• [What you should do]
Convert all of the items below into a Markdown table with the columns Row and Line, putting each non-blank line in its own numbered row. Omit blank lines and leave the pictures out.

## BEGIN

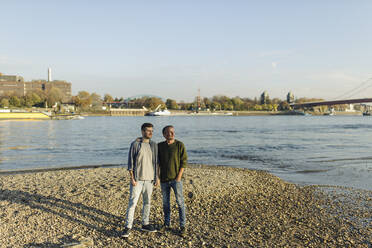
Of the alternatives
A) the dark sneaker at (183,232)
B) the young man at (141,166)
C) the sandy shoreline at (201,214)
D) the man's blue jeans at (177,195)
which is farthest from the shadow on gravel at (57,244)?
the dark sneaker at (183,232)

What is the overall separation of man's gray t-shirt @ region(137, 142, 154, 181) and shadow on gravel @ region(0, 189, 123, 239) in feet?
4.60

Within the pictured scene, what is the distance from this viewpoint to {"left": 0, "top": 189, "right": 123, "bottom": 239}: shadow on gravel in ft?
23.2

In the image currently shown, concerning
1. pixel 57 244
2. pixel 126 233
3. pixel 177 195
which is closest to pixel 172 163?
pixel 177 195

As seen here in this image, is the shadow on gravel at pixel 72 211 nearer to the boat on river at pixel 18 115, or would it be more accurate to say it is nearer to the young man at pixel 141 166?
the young man at pixel 141 166

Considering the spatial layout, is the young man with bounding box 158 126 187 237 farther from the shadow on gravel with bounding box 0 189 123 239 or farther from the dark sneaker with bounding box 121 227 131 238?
the shadow on gravel with bounding box 0 189 123 239

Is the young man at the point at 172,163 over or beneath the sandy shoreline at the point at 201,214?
over

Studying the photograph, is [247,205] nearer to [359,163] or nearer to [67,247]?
[67,247]

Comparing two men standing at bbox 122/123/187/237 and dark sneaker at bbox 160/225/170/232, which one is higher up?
two men standing at bbox 122/123/187/237

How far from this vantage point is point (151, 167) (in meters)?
→ 6.43

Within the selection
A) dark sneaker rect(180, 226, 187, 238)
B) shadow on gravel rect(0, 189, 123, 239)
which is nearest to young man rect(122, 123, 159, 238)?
shadow on gravel rect(0, 189, 123, 239)

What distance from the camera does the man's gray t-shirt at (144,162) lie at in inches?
249

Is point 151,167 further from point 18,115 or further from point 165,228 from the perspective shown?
point 18,115

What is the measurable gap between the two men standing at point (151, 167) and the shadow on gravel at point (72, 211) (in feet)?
3.03

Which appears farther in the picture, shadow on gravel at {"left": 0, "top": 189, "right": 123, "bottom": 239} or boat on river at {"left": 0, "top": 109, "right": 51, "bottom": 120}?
boat on river at {"left": 0, "top": 109, "right": 51, "bottom": 120}
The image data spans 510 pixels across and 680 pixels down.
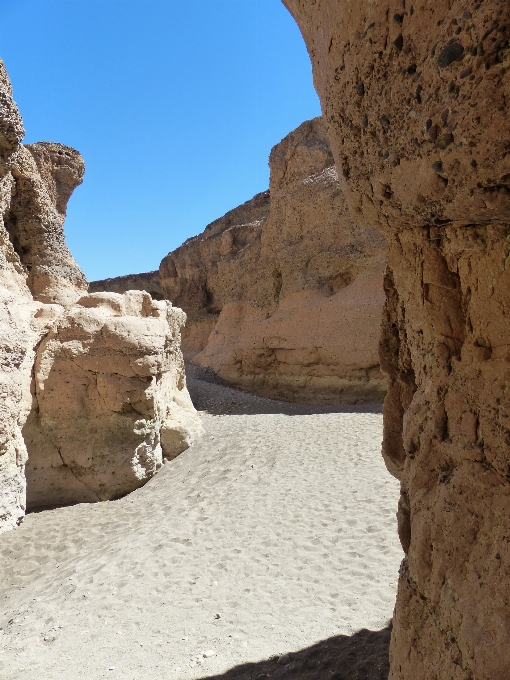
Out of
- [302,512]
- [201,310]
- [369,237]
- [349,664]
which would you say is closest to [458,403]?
[349,664]

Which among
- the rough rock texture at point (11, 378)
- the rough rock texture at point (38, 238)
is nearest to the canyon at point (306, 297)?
the rough rock texture at point (38, 238)

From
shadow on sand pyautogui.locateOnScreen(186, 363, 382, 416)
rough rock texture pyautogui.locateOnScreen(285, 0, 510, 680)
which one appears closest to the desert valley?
rough rock texture pyautogui.locateOnScreen(285, 0, 510, 680)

## END

• [Solution to the problem]
| Row | Line |
|---|---|
| 1 | Of the alternatives |
| 2 | A) the dark sneaker at (183,232) |
| 3 | B) the young man at (141,166) |
| 4 | C) the sandy shoreline at (201,214) |
| 5 | D) the man's blue jeans at (177,195) |
| 6 | which is farthest from the shadow on gravel at (57,244)? |
| 7 | the dark sneaker at (183,232) |
| 8 | What is the overall separation of man's gray t-shirt @ region(137, 142, 154, 181) and shadow on gravel @ region(0, 189, 123, 239) in feet? |
| 9 | 4.60 |
| 10 | Within the pictured scene, what is the distance from this viewpoint to {"left": 0, "top": 189, "right": 123, "bottom": 239}: shadow on gravel in ft? |
| 11 | 23.2 |
| 12 | In the image currently shown, concerning |
| 13 | 1. pixel 57 244 |
| 14 | 2. pixel 126 233 |
| 15 | 3. pixel 177 195 |
| 16 | which is closest to pixel 172 163? |
| 17 | pixel 177 195 |
| 18 | As seen here in this image, is the shadow on gravel at pixel 72 211 nearer to the boat on river at pixel 18 115, or would it be more accurate to say it is nearer to the young man at pixel 141 166? |
| 19 | the young man at pixel 141 166 |
| 20 | Considering the spatial layout, is the young man with bounding box 158 126 187 237 farther from the shadow on gravel with bounding box 0 189 123 239 or farther from the dark sneaker with bounding box 121 227 131 238? |
| 21 | the shadow on gravel with bounding box 0 189 123 239 |
| 22 | Is the young man at the point at 172,163 over or beneath the sandy shoreline at the point at 201,214? |
| 23 | over |
| 24 | Studying the photograph, is [247,205] nearer to [359,163] or nearer to [67,247]? |
| 25 | [67,247] |
| 26 | Comparing two men standing at bbox 122/123/187/237 and dark sneaker at bbox 160/225/170/232, which one is higher up? |
| 27 | two men standing at bbox 122/123/187/237 |
| 28 | How far from this vantage point is point (151, 167) (in meters)? |
| 29 | → 6.43 |
| 30 | Within the selection |
| 31 | A) dark sneaker rect(180, 226, 187, 238) |
| 32 | B) shadow on gravel rect(0, 189, 123, 239) |
| 33 | which is nearest to young man rect(122, 123, 159, 238)? |
| 34 | shadow on gravel rect(0, 189, 123, 239) |
| 35 | What distance from the camera does the man's gray t-shirt at (144,162) lie at in inches? |
| 36 | 249 |
| 37 | Is point 151,167 further from point 18,115 or further from point 165,228 from the perspective shown? |
| 38 | point 18,115 |
| 39 | What is the measurable gap between the two men standing at point (151, 167) and the shadow on gravel at point (72, 211) (in feet)? |
| 40 | 3.03 |
| 41 | Which appears farther in the picture, shadow on gravel at {"left": 0, "top": 189, "right": 123, "bottom": 239} or boat on river at {"left": 0, "top": 109, "right": 51, "bottom": 120}? |
| 42 | boat on river at {"left": 0, "top": 109, "right": 51, "bottom": 120} |
| 43 | The image data spans 510 pixels across and 680 pixels down. |
| 44 | Out of |
| 45 | - [302,512] |
| 46 | - [201,310] |
| 47 | - [369,237] |
| 48 | - [349,664] |
| 49 | which would you say is closest to [458,403]? |
| 50 | [349,664] |
| 51 | Which among |
| 52 | - the rough rock texture at point (11, 378) |
| 53 | - the rough rock texture at point (38, 238) |
| 54 | is nearest to the canyon at point (306, 297)? |
| 55 | the rough rock texture at point (38, 238) |
| 56 | From |
| 57 | shadow on sand pyautogui.locateOnScreen(186, 363, 382, 416) |
| 58 | rough rock texture pyautogui.locateOnScreen(285, 0, 510, 680) |
| 59 | which one appears closest to the desert valley? |
| 60 | rough rock texture pyautogui.locateOnScreen(285, 0, 510, 680) |